Thank you for all the helpful responses, I feel very somber and have a lot to think about.

It's just hard when the majority of the time we are really happy together. Like I said, I have a lot to mull over.

OP posts:
RayRayBidet · 30/09/2018 22:32

@peppersprayfirstapologiselater
Really sorry OP, it's tough.
It gets much tougher once you start a family and if you aren't working as a team it's bloody awful.
You are still young and you have your whole life ahead of you.
People don't change in the ways that matter, he is unlikely to stop being a fool.
Don't waste your life.
Good luck with whatever you decide.

peachgreen · 30/09/2018 22:36

You could be writing about my ex. I stayed for almost a decade, even after the uncontrollable rage started spilling out onto me and he was locking me in rooms and throwing things at me in anger. I thought it was okay and normal. It's not. I stayed because I was scared I wouldn't find anyone else. I did, and my marriage is a world away from the mess that relationship was.
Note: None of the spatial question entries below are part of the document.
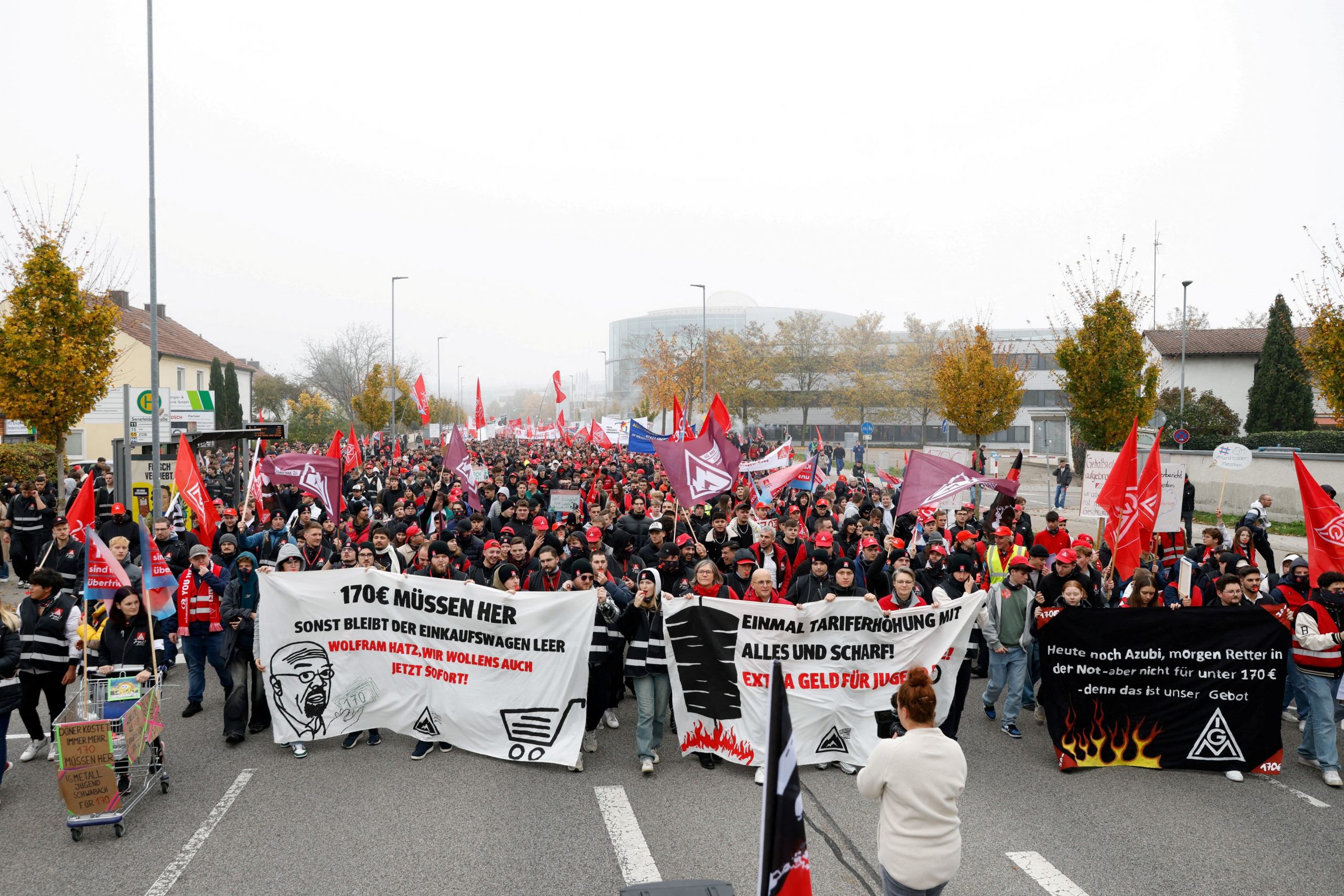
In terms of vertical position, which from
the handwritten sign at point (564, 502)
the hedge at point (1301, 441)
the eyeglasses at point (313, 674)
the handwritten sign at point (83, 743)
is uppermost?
the hedge at point (1301, 441)

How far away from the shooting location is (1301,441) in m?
31.1

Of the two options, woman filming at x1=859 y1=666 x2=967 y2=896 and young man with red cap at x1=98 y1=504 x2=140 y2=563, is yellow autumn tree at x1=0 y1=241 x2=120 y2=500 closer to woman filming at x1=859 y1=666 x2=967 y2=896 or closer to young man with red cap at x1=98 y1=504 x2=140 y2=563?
young man with red cap at x1=98 y1=504 x2=140 y2=563

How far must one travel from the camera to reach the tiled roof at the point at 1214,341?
161 ft

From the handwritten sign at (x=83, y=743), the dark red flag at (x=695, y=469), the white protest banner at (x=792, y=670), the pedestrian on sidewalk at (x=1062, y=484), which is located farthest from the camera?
the pedestrian on sidewalk at (x=1062, y=484)

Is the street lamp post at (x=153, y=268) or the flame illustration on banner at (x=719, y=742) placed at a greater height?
the street lamp post at (x=153, y=268)

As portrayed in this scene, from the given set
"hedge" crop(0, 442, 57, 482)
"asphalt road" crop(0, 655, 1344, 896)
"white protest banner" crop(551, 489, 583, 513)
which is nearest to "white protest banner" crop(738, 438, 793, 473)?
"white protest banner" crop(551, 489, 583, 513)

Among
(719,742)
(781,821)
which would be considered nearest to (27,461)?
(719,742)

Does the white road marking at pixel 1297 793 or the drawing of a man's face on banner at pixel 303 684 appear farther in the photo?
the drawing of a man's face on banner at pixel 303 684

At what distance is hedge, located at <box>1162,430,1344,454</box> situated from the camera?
3036 centimetres

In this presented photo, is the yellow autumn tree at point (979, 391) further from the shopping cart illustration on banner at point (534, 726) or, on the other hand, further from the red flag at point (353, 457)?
the shopping cart illustration on banner at point (534, 726)

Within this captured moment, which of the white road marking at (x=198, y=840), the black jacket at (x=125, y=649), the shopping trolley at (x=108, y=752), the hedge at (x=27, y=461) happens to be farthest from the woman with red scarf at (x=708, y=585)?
the hedge at (x=27, y=461)

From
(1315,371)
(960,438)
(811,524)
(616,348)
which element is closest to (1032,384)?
(960,438)

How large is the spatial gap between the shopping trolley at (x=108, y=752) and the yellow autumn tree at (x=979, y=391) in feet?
95.2

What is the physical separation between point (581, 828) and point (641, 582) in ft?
7.42
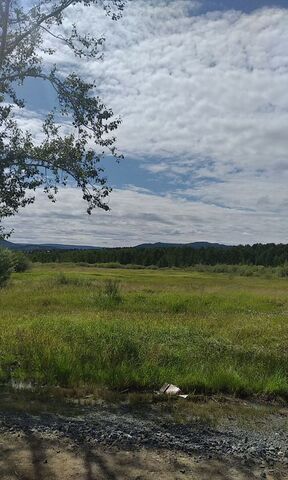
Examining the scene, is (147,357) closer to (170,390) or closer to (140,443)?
(170,390)

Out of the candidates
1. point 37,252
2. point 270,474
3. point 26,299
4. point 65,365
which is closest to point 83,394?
point 65,365

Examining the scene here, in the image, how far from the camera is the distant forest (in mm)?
160375

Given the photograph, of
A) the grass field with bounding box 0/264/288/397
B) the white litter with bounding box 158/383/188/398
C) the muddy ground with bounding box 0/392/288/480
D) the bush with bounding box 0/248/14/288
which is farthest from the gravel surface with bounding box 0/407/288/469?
the bush with bounding box 0/248/14/288

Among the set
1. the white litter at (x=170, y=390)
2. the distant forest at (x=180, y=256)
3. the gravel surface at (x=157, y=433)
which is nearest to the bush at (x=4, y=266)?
the white litter at (x=170, y=390)

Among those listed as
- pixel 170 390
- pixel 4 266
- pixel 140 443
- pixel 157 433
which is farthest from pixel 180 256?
pixel 140 443

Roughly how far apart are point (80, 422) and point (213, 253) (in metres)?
166

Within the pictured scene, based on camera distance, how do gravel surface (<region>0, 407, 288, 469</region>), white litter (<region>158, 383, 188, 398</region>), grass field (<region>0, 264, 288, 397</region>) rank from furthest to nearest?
1. grass field (<region>0, 264, 288, 397</region>)
2. white litter (<region>158, 383, 188, 398</region>)
3. gravel surface (<region>0, 407, 288, 469</region>)

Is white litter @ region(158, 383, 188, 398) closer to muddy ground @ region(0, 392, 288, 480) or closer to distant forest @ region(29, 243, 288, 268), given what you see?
muddy ground @ region(0, 392, 288, 480)

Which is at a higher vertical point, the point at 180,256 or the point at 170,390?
the point at 180,256

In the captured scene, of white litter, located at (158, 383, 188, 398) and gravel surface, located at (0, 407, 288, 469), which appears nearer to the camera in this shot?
gravel surface, located at (0, 407, 288, 469)

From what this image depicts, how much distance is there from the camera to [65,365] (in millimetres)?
9203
Don't waste any more of your life on this. It's a waste of time.

JamPasty · 30/09/2018 22:37

Given he supposedly loves you, he's treating you like shit with the way he's talking to you. Honestly, can you image what he'll be like if you stay together and do stuff that's really stressful like have kids, get ill, get old?

MuddlingMackem · 30/09/2018 22:37

OP, when you're wondering if you'll find another relationship, you're only 22? I didn't meet my DH until we were 28!

And remember, it is much better to be with No One than the Wrong One.

villainousbroodmare · 30/09/2018 22:43

Run, run, as fast as you can.

timeisnotaline · 30/09/2018 22:47

Run. You won’t be happy together when you need both your incomes to pay the bills or when you resent him as you are the breadwinner and the only one stressing about how to pay thechildminder while he loses another job and goes off at you for being upset about it.